[Saved entries]
■ ■ ■ ■
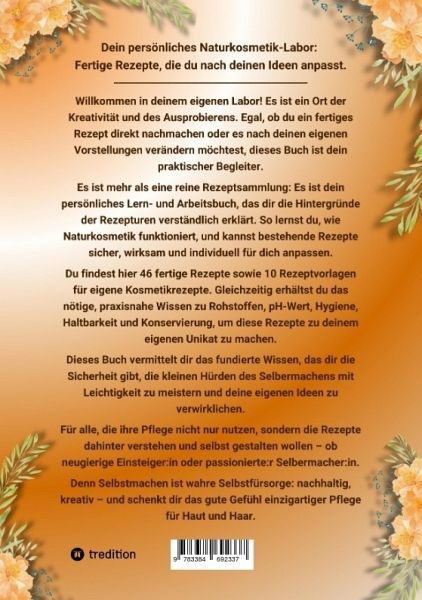 Dein persönliches Naturkosmetik-Labor:
Fertige Rezepte, die du nach deinen Ideen anpasst.

Willkommen in deinem eigenen Labor! Es ist ein Ort der Kreativität und des Ausprobierens. Egal, ob du ein fertiges Rezept direkt nachmachen oder es nach deinen eigenen Vorstellungen verändern möchtest, dieses Buch ist dein praktischer Begleiter.

Es ist mehr als eine reine Rezeptsammlung: Es ist dein persönliches Lern- und Arbeitsbuch, das dir die Hintergründe der Rezepturen verständlich erklärt. So lernst du, wie Naturkosmetik funktioniert, und kannst bestehende Rezepte sicher, wirksam und individuell für dich anpassen.

Du findest hier 46 fertige Rezepte sowie 10 Rezeptvorlagen für eigene Kosmetikrezepte. Gleichzeitig erhältst du das nötige, praxisnahe Wissen zu Rohstoffen, pH-Wert, Hygiene, Haltbarkeit und Konservierung, um diese Rezepte zu deinem eigenen Unikat zu machen.

Dieses Buch vermittelt dir das fundierte Wissen, das dir die Sicherheit gibt, die kleinen Hürden des Selbermachens mit Leichtigkeit zu meistern und deine eigenen Ideen zu verwirklichen.

Für alle, die ihre Pflege nicht nur nutzen, sondern die Rezepte dahinter verstehen und selbst gestalten wollen – ob neugierige Einsteiger:in oder passionierte:r Selbermacher:in.

Denn Selbstmachen ist wahre Selbstfürsorge: nachhaltig, kreativ – und schenkt dir das gute Gefühl einzigartiger Pflege für Haut und Haar.

tredition

9 783384 692337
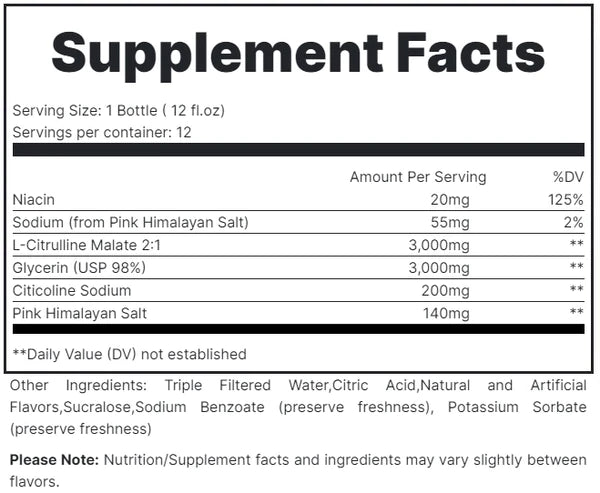 Supplement Facts

Serving Size: 1 Bottle ( 12 fl.oz)
Servings per container: 12

|  | Amount Per Serving | %DV |
|---|---|---|
| Niacin | 20mg | 125% |
| Sodium (from Pink Himalayan Salt) | 55mg | 2% |
| L-Citrulline Malate 2:1 | 3,000mg | ** |
| Glycerin (USP 98%) | 3,000mg | ** |
| Citicoline Sodium | 200mg | ** |
| Pink Himalayan Salt | 140mg | ** |

**Daily Value (DV) not established

Other Ingredients: Triple Filtered Water,Citric Acid,Natural and Artificial Flavors,Sucralose,Sodium Benzoate (preserve freshness), Potassium Sorbate (preserve freshness)

Please Note: Nutrition/Supplement facts and ingredients may vary slightly between flavors.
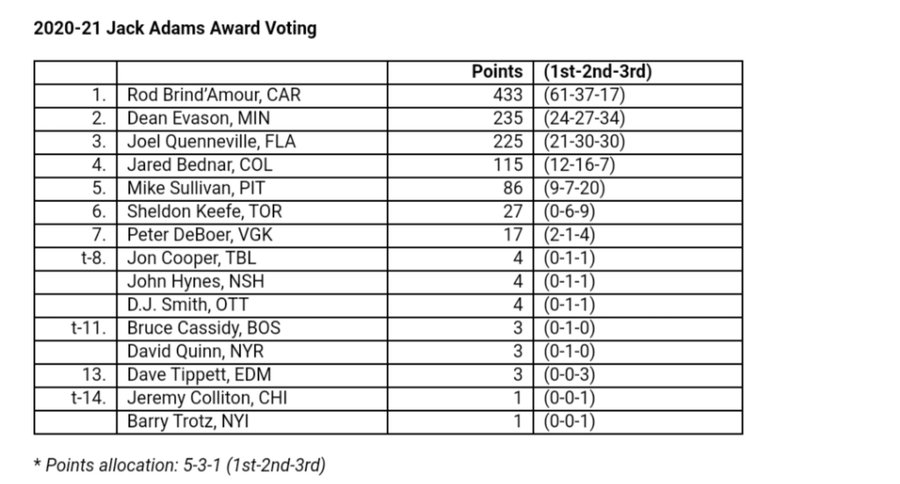 2020-21 Jack Adams Award Voting

| | | Points | (1st-2nd-3rd) |
|---|---|---|---|
| 1. | Rod Brind'Amour, CAR | 433 | (61-37-17) |
| 2. | Dean Evason, MIN | 235 | (24-27-34) |
| 3. | Joel Quenneville, FLA | 225 | (21-30-30) |
| 4. | Jared Bednar, COL | 115 | (12-16-7) |
| 5. | Mike Sullivan, PIT | 86 | (9-7-20) |
| 6. | Sheldon Keefe, TOR | 27 | (0-6-9) |
| 7. | Peter DeBoer, VGK | 17 | (2-1-4) |
| t-8. | Jon Cooper, TBL | 4 | (0-1-1) |
| | John Hynes, NSH | 4 | (0-1-1) |
| | D.J. Smith, OTT | 4 | (0-1-1) |
| t-11. | Bruce Cassidy, BOS | 3 | (0-1-0) |
| | David Quinn, NYR | 3 | (0-1-0) |
| 13. | Dave Tippett, EDM | 3 | (0-0-3) |
| t-14. | Jeremy Colliton, CHI | 1 | (0-0-1) |
| | Barry Trotz, NYI | 1 | (0-0-1) |

* Points allocation: 5-3-1 (1st-2nd-3rd)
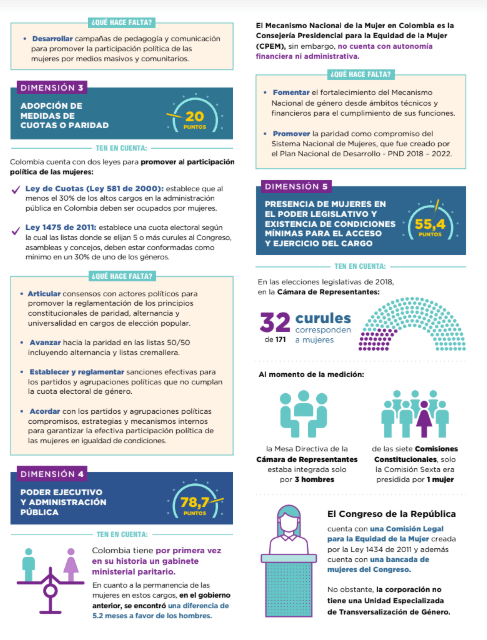 ¿QUÉ HACE FALTA?

• Desarrollar campañas de pedagogía y comunicación para promover la participación política de las mujeres por medios masivos y comunitarios.

DIMENSIÓN 3

ADOPCIÓN DE MEDIDAS DE CUOTAS O PARIDAD

20 PUNTOS

TEN EN CUENTA:

Colombia cuenta con dos leyes para promover al participación política de las mujeres:

Ley de Cuotas (Ley 581 de 2000): establece que al menos el 30% de los altos cargos en la administración pública en Colombia deben ser ocupados por mujeres.

Ley 1475 de 2011: establece una cuota electoral según la cual las listas donde se elijan 5 o más curules al Congreso, asambleas y concejos, deben estar conformadas como mínimo en un 30% de uno de los géneros.

¿QUÉ HACE FALTA?

• Articular consensos con actores políticos para promover la reglamentación de los principios constitucionales de paridad, alternancia y universalidad en cargos de elección popular.

• Avanzar hacia la paridad en las listas 50/50 incluyendo alternancia y listas cremallera.

• Establecer y reglamentar sanciones efectivas para los partidos y agrupaciones políticas que no cumplan la cuota electoral de género.

• Acordar con los partidos y agrupaciones políticas compromisos, estrategias y mecanismos internos para garantizar la efectiva participación política de las mujeres en igualdad de condiciones.

DIMENSIÓN 4

PODER EJECUTIVO Y ADMINISTRACIÓN PÚBLICA

78,7 PUNTOS

TEN EN CUENTA:

Colombia tiene por primera vez en su historia un gabinete ministerial paritario.

En cuanto a la permanencia de las mujeres en estos cargos, en el gobierno anterior, se encontró una diferencia de 5.2 meses a favor de los hombres.

El Mecanismo Nacional de la Mujer en Colombia es la Consejería Presidencial para la Equidad de la Mujer (CPEM), sin embargo, no cuenta con autonomía financiera ni administrativa.

¿QUÉ HACE FALTA?

• Fomentar el fortalecimiento del Mecanismo Nacional de género desde ámbitos técnicos y financieros para el cumplimiento de sus funciones.

• Promover la paridad como compromiso del Sistema Nacional de Mujeres, que fue creado por el Plan Nacional de Desarrollo - PND 2018 – 2022.

DIMENSIÓN 5

PRESENCIA DE MUJERES EN EL PODER LEGISLATIVO Y EXISTENCIA DE CONDICIONES MÍNIMAS PARA EL ACCESO Y EJERCICIO DEL CARGO

55,4 PUNTOS

TEN EN CUENTA:

En las elecciones legislativas de 2018, en la Cámara de Representantes:

32 de 171 curules corresponden a mujeres

Al momento de la medición:

la Mesa Directiva de la Cámara de Representantes estaba integrada solo por 3 hombres

de las siete Comisiones Constitucionales, solo la Comisión Sexta era presidida por 1 mujer

El Congreso de la República

cuenta con una Comisión Legal para la Equidad de la Mujer creada por la Ley 1434 de 2011 y además cuenta con una bancada de mujeres del Congreso.

No obstante, la corporación no tiene una Unidad Especializada de Transversalización de Género.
■ ■ ■ ■
• EXERCISE PROMPT: All of the records should be output exactly as they stand, with pictures omitted.

• ANSWER FOR THIS EXERCISE:
 Dein persönliches Naturkosmetik-Labor:
Fertige Rezepte, die du nach deinen Ideen anpasst.

Willkommen in deinem eigenen Labor! Es ist ein Ort der Kreativität und des Ausprobierens. Egal, ob du ein fertiges Rezept direkt nachmachen oder es nach deinen eigenen Vorstellungen verändern möchtest, dieses Buch ist dein praktischer Begleiter.

Es ist mehr als eine reine Rezeptsammlung: Es ist dein persönliches Lern- und Arbeitsbuch, das dir die Hintergründe der Rezepturen verständlich erklärt. So lernst du, wie Naturkosmetik funktioniert, und kannst bestehende Rezepte sicher, wirksam und individuell für dich anpassen.

Du findest hier 46 fertige Rezepte sowie 10 Rezeptvorlagen für eigene Kosmetikrezepte. Gleichzeitig erhältst du das nötige, praxisnahe Wissen zu Rohstoffen, pH-Wert, Hygiene, Haltbarkeit und Konservierung, um diese Rezepte zu deinem eigenen Unikat zu machen.

Dieses Buch vermittelt dir das fundierte Wissen, das dir die Sicherheit gibt, die kleinen Hürden des Selbermachens mit Leichtigkeit zu meistern und deine eigenen Ideen zu verwirklichen.

Für alle, die ihre Pflege nicht nur nutzen, sondern die Rezepte dahinter verstehen und selbst gestalten wollen – ob neugierige Einsteiger:in oder passionierte:r Selbermacher:in.

Denn Selbstmachen ist wahre Selbstfürsorge: nachhaltig, kreativ – und schenkt dir das gute Gefühl einzigartiger Pflege für Haut und Haar.

tredition

9 783384 692337
 Supplement Facts

Serving Size: 1 Bottle ( 12 fl.oz)
Servings per container: 12

|  | Amount Per Serving | %DV |
|---|---|---|
| Niacin | 20mg | 125% |
| Sodium (from Pink Himalayan Salt) | 55mg | 2% |
| L-Citrulline Malate 2:1 | 3,000mg | ** |
| Glycerin (USP 98%) | 3,000mg | ** |
| Citicoline Sodium | 200mg | ** |
| Pink Himalayan Salt | 140mg | ** |

**Daily Value (DV) not established

Other Ingredients: Triple Filtered Water,Citric Acid,Natural and Artificial Flavors,Sucralose,Sodium Benzoate (preserve freshness), Potassium Sorbate (preserve freshness)

Please Note: Nutrition/Supplement facts and ingredients may vary slightly between flavors.
 2020-21 Jack Adams Award Voting

| | | Points | (1st-2nd-3rd) |
|---|---|---|---|
| 1. | Rod Brind'Amour, CAR | 433 | (61-37-17) |
| 2. | Dean Evason, MIN | 235 | (24-27-34) |
| 3. | Joel Quenneville, FLA | 225 | (21-30-30) |
| 4. | Jared Bednar, COL | 115 | (12-16-7) |
| 5. | Mike Sullivan, PIT | 86 | (9-7-20) |
| 6. | Sheldon Keefe, TOR | 27 | (0-6-9) |
| 7. | Peter DeBoer, VGK | 17 | (2-1-4) |
| t-8. | Jon Cooper, TBL | 4 | (0-1-1) |
| | John Hynes, NSH | 4 | (0-1-1) |
| | D.J. Smith, OTT | 4 | (0-1-1) |
| t-11. | Bruce Cassidy, BOS | 3 | (0-1-0) |
| | David Quinn, NYR | 3 | (0-1-0) |
| 13. | Dave Tippett, EDM | 3 | (0-0-3) |
| t-14. | Jeremy Colliton, CHI | 1 | (0-0-1) |
| | Barry Trotz, NYI | 1 | (0-0-1) |

* Points allocation: 5-3-1 (1st-2nd-3rd)
 ¿QUÉ HACE FALTA?

• Desarrollar campañas de pedagogía y comunicación para promover la participación política de las mujeres por medios masivos y comunitarios.

DIMENSIÓN 3

ADOPCIÓN DE MEDIDAS DE CUOTAS O PARIDAD

20 PUNTOS

TEN EN CUENTA:

Colombia cuenta con dos leyes para promover al participación política de las mujeres:

Ley de Cuotas (Ley 581 de 2000): establece que al menos el 30% de los altos cargos en la administración pública en Colombia deben ser ocupados por mujeres.

Ley 1475 de 2011: establece una cuota electoral según la cual las listas donde se elijan 5 o más curules al Congreso, asambleas y concejos, deben estar conformadas como mínimo en un 30% de uno de los géneros.

¿QUÉ HACE FALTA?

• Articular consensos con actores políticos para promover la reglamentación de los principios constitucionales de paridad, alternancia y universalidad en cargos de elección popular.

• Avanzar hacia la paridad en las listas 50/50 incluyendo alternancia y listas cremallera.

• Establecer y reglamentar sanciones efectivas para los partidos y agrupaciones políticas que no cumplan la cuota electoral de género.

• Acordar con los partidos y agrupaciones políticas compromisos, estrategias y mecanismos internos para garantizar la efectiva participación política de las mujeres en igualdad de condiciones.

DIMENSIÓN 4

PODER EJECUTIVO Y ADMINISTRACIÓN PÚBLICA

78,7 PUNTOS

TEN EN CUENTA:

Colombia tiene por primera vez en su historia un gabinete ministerial paritario.

En cuanto a la permanencia de las mujeres en estos cargos, en el gobierno anterior, se encontró una diferencia de 5.2 meses a favor de los hombres.

El Mecanismo Nacional de la Mujer en Colombia es la Consejería Presidencial para la Equidad de la Mujer (CPEM), sin embargo, no cuenta con autonomía financiera ni administrativa.

¿QUÉ HACE FALTA?

• Fomentar el fortalecimiento del Mecanismo Nacional de género desde ámbitos técnicos y financieros para el cumplimiento de sus funciones.

• Promover la paridad como compromiso del Sistema Nacional de Mujeres, que fue creado por el Plan Nacional de Desarrollo - PND 2018 – 2022.

DIMENSIÓN 5

PRESENCIA DE MUJERES EN EL PODER LEGISLATIVO Y EXISTENCIA DE CONDICIONES MÍNIMAS PARA EL ACCESO Y EJERCICIO DEL CARGO

55,4 PUNTOS

TEN EN CUENTA:

En las elecciones legislativas de 2018, en la Cámara de Representantes:

32 de 171 curules corresponden a mujeres

Al momento de la medición:

la Mesa Directiva de la Cámara de Representantes estaba integrada solo por 3 hombres

de las siete Comisiones Constitucionales, solo la Comisión Sexta era presidida por 1 mujer

El Congreso de la República

cuenta con una Comisión Legal para la Equidad de la Mujer creada por la Ley 1434 de 2011 y además cuenta con una bancada de mujeres del Congreso.

No obstante, la corporación no tiene una Unidad Especializada de Transversalización de Género.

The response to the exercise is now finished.